Уже на моих глазах в конце сороковых годов вдова вызвала из своей деревни шестнадцатилетнюю девушку, устроила ее к себе домработницей, потом выдала замуж, и еще одной ленинградкой стало больше.
Несмотря на то, что я знал о репрессиях, лагерях и т. п. – в моем окружении редко кто не сидел или не имел репрессированных родственников, настоящего анализа происходящего я делать не мог. У меня были свои детские «очень важные» проблемы. Однако, кое-что меня удивляло.
Мир окружающих меня людей делился на две категории – интересные люди и не интересные люди. Почему-то в круг интересных людей попадала в основном интеллигенция. Под интеллигенцией я, естественно, понимал не людей с высшим образованием, у некоторых было образование всего лишь в рамках гимназии.
Управхоз не принадлежала к разряду интересных людей. Это была простая, малограмотная женщина, которую мы дети очень не любили. Как сейчас я понимаю, она не была совсем неплохой женщиной, но нам всегда именно от нее попадало за разбитое стекло, помятые цветы и другие проделки.
Но вот факт, ради которого я ее вспомнил. Вечером в день ее рождения (а может быть именин) к ней домой направлялась делегация из пяти – шести представителей правления каменного дома во главе с председателем (бывшим министром), у каждого в руках были цветы и подарки. Не помню, происходило ли в квартире у управхоза чаепитие, но потом делегация в таком же составе расходилась по своим квартирам. Я никак не мог понять, почему эти культурные воспитанные люди участвовали в этом позорном действе.
И только одна женщина, у которой мужа расстреляли свои же в первые дни войны по пустяковому поводу (правда у него была немецкая фамилия), никогда не принимала в этом участия.
Много позже я понял, в чем тут было дело. Как и все управхозы, она, конечно, служила в НКВД, и все жильцы этого подозрительного скопища интеллигенции были у нее в руках. Поэтому осуждать их за раболепство трудно, да и не нужно.

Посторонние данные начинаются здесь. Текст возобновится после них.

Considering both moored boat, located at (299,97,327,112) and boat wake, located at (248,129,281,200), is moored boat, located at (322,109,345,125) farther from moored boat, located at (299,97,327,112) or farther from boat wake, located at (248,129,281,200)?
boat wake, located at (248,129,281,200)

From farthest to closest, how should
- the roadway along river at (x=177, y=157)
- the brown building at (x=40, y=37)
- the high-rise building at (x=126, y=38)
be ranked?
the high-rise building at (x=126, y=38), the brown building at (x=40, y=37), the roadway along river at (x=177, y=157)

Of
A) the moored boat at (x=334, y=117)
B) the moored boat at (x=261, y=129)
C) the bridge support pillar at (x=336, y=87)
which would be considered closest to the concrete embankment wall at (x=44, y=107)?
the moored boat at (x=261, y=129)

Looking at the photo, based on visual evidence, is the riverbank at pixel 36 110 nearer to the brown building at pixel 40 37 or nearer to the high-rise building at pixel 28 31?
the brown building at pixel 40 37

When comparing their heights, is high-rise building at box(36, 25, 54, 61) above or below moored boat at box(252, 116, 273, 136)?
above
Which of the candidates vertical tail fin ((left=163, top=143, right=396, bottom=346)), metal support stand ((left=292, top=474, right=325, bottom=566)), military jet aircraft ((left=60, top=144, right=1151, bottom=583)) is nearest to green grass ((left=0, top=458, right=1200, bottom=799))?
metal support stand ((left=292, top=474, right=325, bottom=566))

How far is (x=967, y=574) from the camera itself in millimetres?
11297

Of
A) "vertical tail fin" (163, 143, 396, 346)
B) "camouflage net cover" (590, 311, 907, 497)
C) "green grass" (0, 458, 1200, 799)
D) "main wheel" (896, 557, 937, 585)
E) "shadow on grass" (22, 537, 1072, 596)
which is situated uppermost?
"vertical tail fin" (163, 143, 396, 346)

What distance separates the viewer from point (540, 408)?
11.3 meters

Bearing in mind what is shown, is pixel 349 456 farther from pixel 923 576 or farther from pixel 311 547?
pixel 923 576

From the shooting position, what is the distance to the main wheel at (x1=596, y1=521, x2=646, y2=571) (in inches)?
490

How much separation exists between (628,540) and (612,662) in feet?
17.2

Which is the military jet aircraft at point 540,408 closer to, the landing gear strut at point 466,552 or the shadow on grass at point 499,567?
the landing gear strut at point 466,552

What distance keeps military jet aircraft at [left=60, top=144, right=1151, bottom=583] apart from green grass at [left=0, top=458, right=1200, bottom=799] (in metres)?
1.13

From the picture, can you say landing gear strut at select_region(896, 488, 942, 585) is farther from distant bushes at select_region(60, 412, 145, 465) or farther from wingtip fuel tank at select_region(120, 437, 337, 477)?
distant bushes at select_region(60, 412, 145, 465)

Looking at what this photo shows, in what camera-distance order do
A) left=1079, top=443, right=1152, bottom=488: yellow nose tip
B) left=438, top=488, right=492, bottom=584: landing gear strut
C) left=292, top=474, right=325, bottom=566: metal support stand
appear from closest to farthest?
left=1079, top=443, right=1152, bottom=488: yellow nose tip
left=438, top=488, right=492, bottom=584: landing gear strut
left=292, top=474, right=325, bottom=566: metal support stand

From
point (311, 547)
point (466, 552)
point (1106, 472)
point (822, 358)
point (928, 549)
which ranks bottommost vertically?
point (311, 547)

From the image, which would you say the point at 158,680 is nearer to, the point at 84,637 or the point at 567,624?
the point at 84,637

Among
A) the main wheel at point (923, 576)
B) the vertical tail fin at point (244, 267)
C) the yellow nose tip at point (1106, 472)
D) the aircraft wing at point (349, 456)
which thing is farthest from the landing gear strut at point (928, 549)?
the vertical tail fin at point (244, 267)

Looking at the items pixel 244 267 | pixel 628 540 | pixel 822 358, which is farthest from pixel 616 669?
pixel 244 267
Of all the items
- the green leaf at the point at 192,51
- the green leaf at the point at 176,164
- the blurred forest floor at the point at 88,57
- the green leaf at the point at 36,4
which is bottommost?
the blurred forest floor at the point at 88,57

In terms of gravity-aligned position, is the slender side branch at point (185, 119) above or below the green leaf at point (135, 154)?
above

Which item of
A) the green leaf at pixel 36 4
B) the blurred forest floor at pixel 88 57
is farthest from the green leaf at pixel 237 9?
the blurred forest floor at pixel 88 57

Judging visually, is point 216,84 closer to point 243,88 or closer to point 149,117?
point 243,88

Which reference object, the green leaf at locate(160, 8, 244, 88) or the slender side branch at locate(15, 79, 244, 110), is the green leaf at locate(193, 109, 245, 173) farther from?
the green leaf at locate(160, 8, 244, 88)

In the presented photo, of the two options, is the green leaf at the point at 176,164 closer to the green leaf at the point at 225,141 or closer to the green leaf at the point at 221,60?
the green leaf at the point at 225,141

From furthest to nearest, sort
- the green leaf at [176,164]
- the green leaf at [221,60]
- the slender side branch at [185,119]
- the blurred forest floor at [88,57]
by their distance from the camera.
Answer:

Любопытный факт, косвенно подтверждающий службу нашего управхоза в НКВД, я узнал недавно.
В 1951 году у меня появился патефон с набором пластинок классической музыки и неаполитанскими песнями в исполнении Александровича. Точно так же, как сейчас производится обмен дисками, видео- и аудио лентами, тогда мы брали друг у друга «пленки на костях», трофейные и довоенные пластинки. Так вот у нашего управхоза были довоенные пластинки рижской фирмы «Электрокорд» с записями П. Лещенко, К. Сокольского, Печковского. Уже тогда я удивлялся, как они могли попасть к ней, поскольку искусство лежало вне сферы ее интересов.